“It’s a neat day for a crosscountry tour to Clear Falls!” exclaimed Randy.
“The snow’s great,” agreed his older brother Tom.
“Looks good to me,” said Randy’s friend Boyd.
Turning back to their car they pulled their skis and poles from the trunk. “I’m glad we waxed our skis last night,” said Randy. “Did you wax for powder conditions, Boyd?”
“Yeah, mine are doing great,” said Boyd as he tested them on the light, powdery snow.
Tom bent over to adjust his bindings and secure his gaiters. The colored tubes of sturdy nylon around his ankles would help keep snow out of his shoes.
Boyd handed canteens and day packs to Tom and Randy. They had packed matches in waterproof containers, goggles, a small candle, compass, pocketknife, extra mittens and socks, snack food, and a small first-aid kit.
“Every time I go on an all-day outing I pack all this stuff,” said Boyd disgustedly, “but I’ve never had to use it.”
“In this kind of terrain and weather, it’s not safe to take chances,” said Tom emphatically. “It’s clear and sunny now, but we have to be ready to meet any kind of trouble.”
Boyd nodded. “Which way to Clear Falls? This is my first time in this area.”
“We’ll cross this field and head toward Twin Peak. The falls are at the base of the peak. It’ll take us about three hours to get there,” explained Tom.
The three boys set out, their skis gliding smoothly and quietly. After traveling uphill for a couple of hours, they rested by a snow-covered stream. “It sure is peaceful here,” said Boyd as he sat on a bark-stripped log.
Tom reached into his pack and pulled out a plastic bag. “Who wants some gorp?”
“I do!” said Randy and Boyd together.
“What did you put in it this time?” asked Randy.

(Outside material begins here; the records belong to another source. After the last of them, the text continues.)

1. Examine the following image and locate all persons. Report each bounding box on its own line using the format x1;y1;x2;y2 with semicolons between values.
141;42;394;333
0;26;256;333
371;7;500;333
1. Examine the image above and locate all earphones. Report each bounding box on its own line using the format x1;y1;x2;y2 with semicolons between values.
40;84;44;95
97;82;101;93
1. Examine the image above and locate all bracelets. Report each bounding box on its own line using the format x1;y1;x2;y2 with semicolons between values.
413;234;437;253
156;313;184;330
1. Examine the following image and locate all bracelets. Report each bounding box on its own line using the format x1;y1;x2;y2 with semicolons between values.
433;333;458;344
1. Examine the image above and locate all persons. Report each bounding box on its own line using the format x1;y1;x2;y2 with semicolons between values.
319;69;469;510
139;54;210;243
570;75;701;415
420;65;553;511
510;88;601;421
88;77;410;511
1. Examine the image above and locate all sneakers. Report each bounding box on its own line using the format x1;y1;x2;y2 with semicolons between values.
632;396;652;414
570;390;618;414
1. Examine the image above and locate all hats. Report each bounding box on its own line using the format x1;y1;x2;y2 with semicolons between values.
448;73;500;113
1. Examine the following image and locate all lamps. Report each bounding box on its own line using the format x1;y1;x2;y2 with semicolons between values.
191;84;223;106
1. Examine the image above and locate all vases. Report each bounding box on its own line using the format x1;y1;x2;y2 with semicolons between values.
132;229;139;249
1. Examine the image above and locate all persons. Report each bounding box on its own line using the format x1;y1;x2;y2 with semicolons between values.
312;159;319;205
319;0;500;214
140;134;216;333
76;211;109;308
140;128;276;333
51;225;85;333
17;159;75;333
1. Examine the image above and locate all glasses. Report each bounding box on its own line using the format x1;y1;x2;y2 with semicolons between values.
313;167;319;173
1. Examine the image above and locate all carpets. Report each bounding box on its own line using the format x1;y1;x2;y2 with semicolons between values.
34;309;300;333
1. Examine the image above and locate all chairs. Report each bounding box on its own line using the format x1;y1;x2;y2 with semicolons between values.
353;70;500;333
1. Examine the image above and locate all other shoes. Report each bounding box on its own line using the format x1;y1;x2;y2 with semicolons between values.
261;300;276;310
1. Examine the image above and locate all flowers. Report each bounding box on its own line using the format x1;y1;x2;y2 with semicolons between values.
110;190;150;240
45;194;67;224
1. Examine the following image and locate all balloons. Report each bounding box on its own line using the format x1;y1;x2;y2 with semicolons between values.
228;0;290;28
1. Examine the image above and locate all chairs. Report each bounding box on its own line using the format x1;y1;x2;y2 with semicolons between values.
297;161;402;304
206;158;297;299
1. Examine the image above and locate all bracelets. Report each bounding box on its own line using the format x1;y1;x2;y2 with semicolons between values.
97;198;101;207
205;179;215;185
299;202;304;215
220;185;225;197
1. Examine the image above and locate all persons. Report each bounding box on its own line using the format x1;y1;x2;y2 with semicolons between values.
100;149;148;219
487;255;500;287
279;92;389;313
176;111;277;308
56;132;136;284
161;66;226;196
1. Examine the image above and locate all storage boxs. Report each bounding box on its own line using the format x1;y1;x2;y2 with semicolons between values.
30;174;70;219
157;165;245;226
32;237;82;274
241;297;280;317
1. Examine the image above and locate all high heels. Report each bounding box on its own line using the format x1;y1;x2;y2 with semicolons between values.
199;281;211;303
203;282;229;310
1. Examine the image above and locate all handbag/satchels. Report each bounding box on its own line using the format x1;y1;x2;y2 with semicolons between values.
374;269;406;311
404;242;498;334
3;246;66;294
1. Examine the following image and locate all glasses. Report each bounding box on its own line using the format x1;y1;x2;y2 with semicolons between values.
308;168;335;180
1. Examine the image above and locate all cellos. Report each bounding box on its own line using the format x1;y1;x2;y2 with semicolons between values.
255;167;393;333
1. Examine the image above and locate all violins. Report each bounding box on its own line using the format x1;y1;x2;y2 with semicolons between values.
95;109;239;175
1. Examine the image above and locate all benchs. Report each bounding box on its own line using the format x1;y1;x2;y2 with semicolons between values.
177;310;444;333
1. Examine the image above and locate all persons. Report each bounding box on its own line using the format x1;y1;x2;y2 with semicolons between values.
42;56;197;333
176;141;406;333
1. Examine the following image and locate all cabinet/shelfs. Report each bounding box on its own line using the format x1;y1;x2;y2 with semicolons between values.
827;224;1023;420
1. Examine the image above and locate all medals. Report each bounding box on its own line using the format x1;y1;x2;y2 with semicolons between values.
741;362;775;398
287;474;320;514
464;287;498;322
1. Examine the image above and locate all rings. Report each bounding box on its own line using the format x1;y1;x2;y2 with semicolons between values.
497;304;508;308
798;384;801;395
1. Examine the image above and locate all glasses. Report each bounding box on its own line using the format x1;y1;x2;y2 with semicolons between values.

“Raisins, peanuts, coconut, dried fruits, and bits of candy,” replied Tom.
They ate a couple of handfuls of gorp, sipped the cold water from their canteens, and relaxed a few minutes. “Are you guys ready to go?” asked Boyd anxiously.
The others nodded. Then they all put on their skis, checked the bindings, and set off toward Clear Falls.
After skiing a short distance, they stopped abruptly when Tom said, “Look! There’s a skier heading this way.”
“I wonder where his partner is,” said Randy. “It’s not safe to ski alone.”
“Hello!” called Boyd.
The man looked at them in surprise and skied toward them. “I didn’t know there was anybody else in this area. I’m heading toward Summit Ridge by way of Left Gully.”
But the gulley’s a common avalanche trail, Tom thought. “You can see the sunballs rolling down the slopes from here. There’s a lot of loose snow because of the afternoon sun. It wouldn’t take much to set off an avalanche,” he cautioned.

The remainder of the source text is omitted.